## SUPPLIED TEXT
I accept the above tariff, but mindful of section 44(1) of the Crimes Decree 2009.
- In the operative part of the sentencing ruling, His Lordship stated:
On the "attempted murder" charge (Count No. 1), pursuant to section 44(1) and 237 of the Crimes Decree 2009, I sentence Anasa Baleinabodua
to the mandatory sentence of life imprisonment. On the non-parole period, I start with a sentence of 9 years imprisonment. For the
aggravating factors, I increase the sentence by 6 years to 15 years imprisonment. For the mitigating factors, I decrease the sentence
by 5 years to 10 years imprisonment. You are to serve a non-parole period of 10 years' imprisonment.
Mandatory Sentencing Generally
- It is pertinent to note here that the Section 237 read with Section 44 (1) of the Crimes Decree do not give the sentencing judge a discretion
to impose a less sever sentence than life imprisonment on a convict in an Attempted Murder case. Discretion is only given to impose
a non parole period. However, as a matter of practice, sentencing judges in Fiji have handed down sentences with fixed terms well
below life imprisonment sometimes with a non parole period. (see: Akit (supra).

## EXERCISE REQUIREMENTS
Reproduce the stretch of the sentencing excerpt from "I accept the" through "10 years' imprisonment.", word for word. The records have no connection to the sentencing excerpt.

Saved data entries:
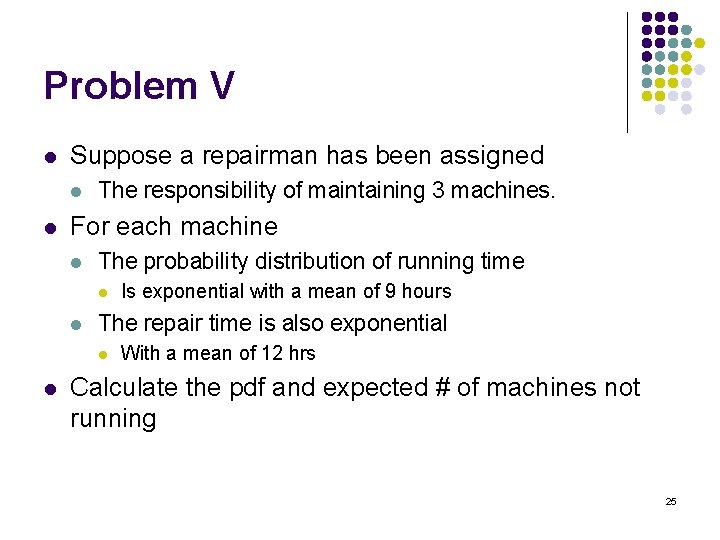 Problem V

- Suppose a repairman has been assigned
  - The responsibility of maintaining 3 machines.
- For each machine
  - The probability distribution of running time
    - Is exponential with a mean of 9 hours
  - The repair time is also exponential
    - With a mean of 12 hrs
- Calculate the pdf and expected # of machines not running

25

## RESPONSE AREA
I accept the above tariff, but mindful of section 44(1) of the Crimes Decree 2009.
- In the operative part of the sentencing ruling, His Lordship stated:
On the "attempted murder" charge (Count No. 1), pursuant to section 44(1) and 237 of the Crimes Decree 2009, I sentence Anasa Baleinabodua
to the mandatory sentence of life imprisonment. On the non-parole period, I start with a sentence of 9 years imprisonment. For the
aggravating factors, I increase the sentence by 6 years to 15 years imprisonment. For the mitigating factors, I decrease the sentence
by 5 years to 10 years imprisonment. You are to serve a non-parole period of 10 years' imprisonment.